Tail length is the only visible feature that can be used to distinguish male sea turtles from female sea turtles and it can only be used as an identifying feature when sea turtles are fully grown. Adult male turtles have a tail that extends past the end of the turtle’s carapace, or shell, while female turtles have a short tail that is mostly hidden by their carapace. Based on the length of his carapace, Gavin is classified as a sub-adult loggerhead. However, Gavin’s tail already extends past the end of his shell, identifying him as a male sea turtle.
Gavin surprised us on June 25 when his tag started transmitting again. We hadn’t gotten any location information from Gavin’s tag since May 14, but were delighted to see his tag start sending information again. Tags can stop and start sending signals for a variety of reasons. Our best guess is that the tag was fouled with algae that prevented the transmissions for a while. Gavin is still located off of Titusville, Florida.
Final Update 6/7/2019:
Unfortunately, we lost signal from Gavin’s satellite transmitter on May 14, 2019 after 109 days of tracking. Gavin was still located off the coast of Titusville, Florida when signals stopped.

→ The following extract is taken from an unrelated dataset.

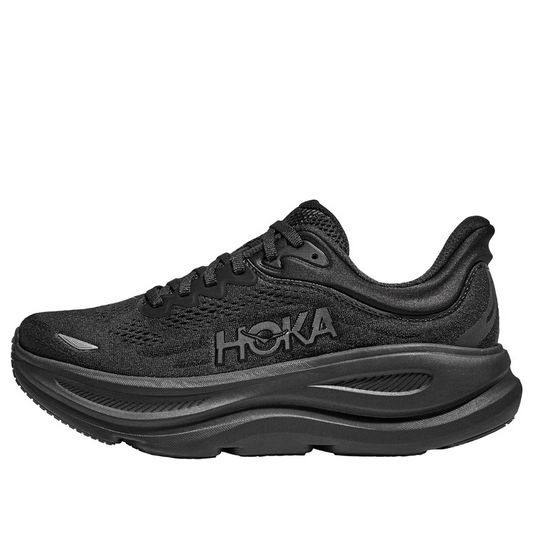 HOKA ONE ONE Bondi 9 'Completo Negro' - Mujer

Gavin is still in the same location.
Gavin has stuck around the Canaveral National Seashore for the past three weeks.
Gavin has continued to travel north and is now off the coast of Titusville, Florida.
After spending the past month off the coast of the south end of Jupiter Island, in the past couple of days, Gavin has started traveling north along the coast and is currently located off of Vero Beach.

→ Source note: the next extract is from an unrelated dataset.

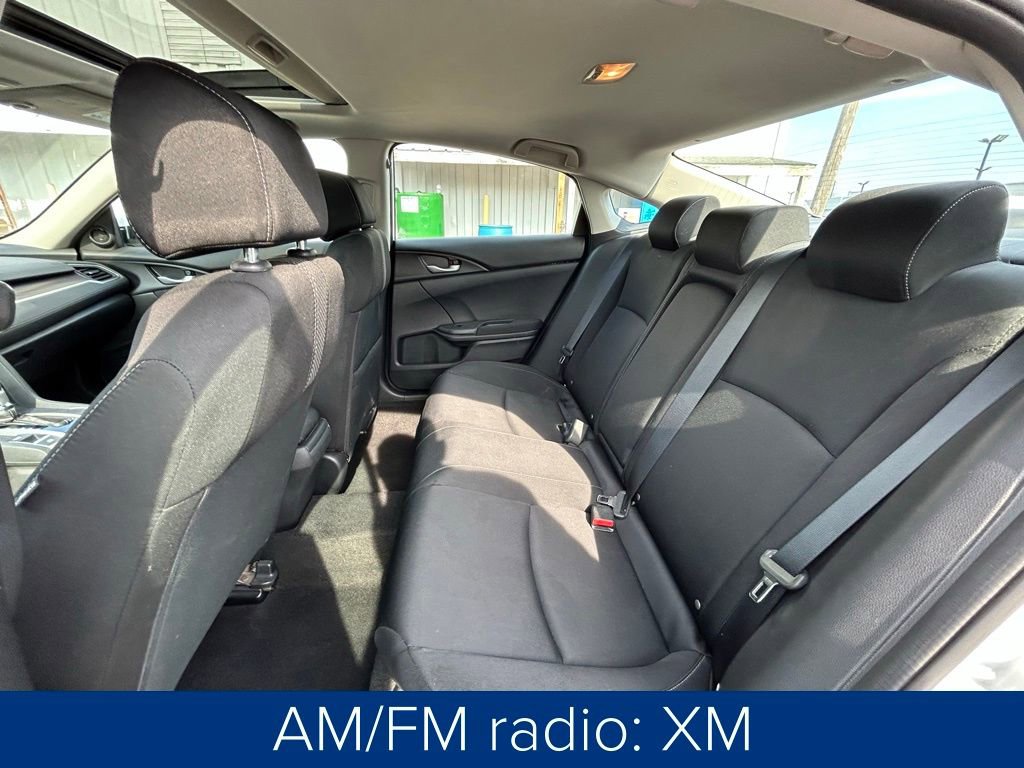 Used 2019 Honda Civic EX image 16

Gavin started traveling south on January 25, 2019 and is now located off the coast of Tequesta, Florida, just a few of miles north of his release location. Gavin’s movements are likely in response to the dropping water temperatures. We will keep a close eye on Gavin to see where he goes.
Gavin has been staying around the Fort Pierce Inlet. The amount of boat traffic associated with inlets is always a concern as boat strikes are the second leading cause of sea turtles ending up in The Sea Turtle Hospital at LMC. With a grant awarded by the Florida Sea Turtle Grants Program, LMC has established the Voluntary Speed Reduction Zone Project (VSRZ). In collaboration with the Archie Carr Center for Sea Turtle Research at the University of Florida and the FrameWorks Institute, the VSRZ aims to decrease harmful interactions between sea turtles and boaters through educational outreach.
Although Gavin is relatively close to shore, the Gulf Stream hugs the coastline in Southeastern Florida. Therefore, Gavin can stay close to shore while also staying in warm waters.
Gavin is still located around Fort Pierce, Florida and continues to stay close to shore.
Since Gavin’s release, he has traveled north and is currently off the coast of Fort Pierce, Florida. Gavin is staying close to shore in 78⁰F water.
Gavin was released off of Juno Beach on December 13, 2018.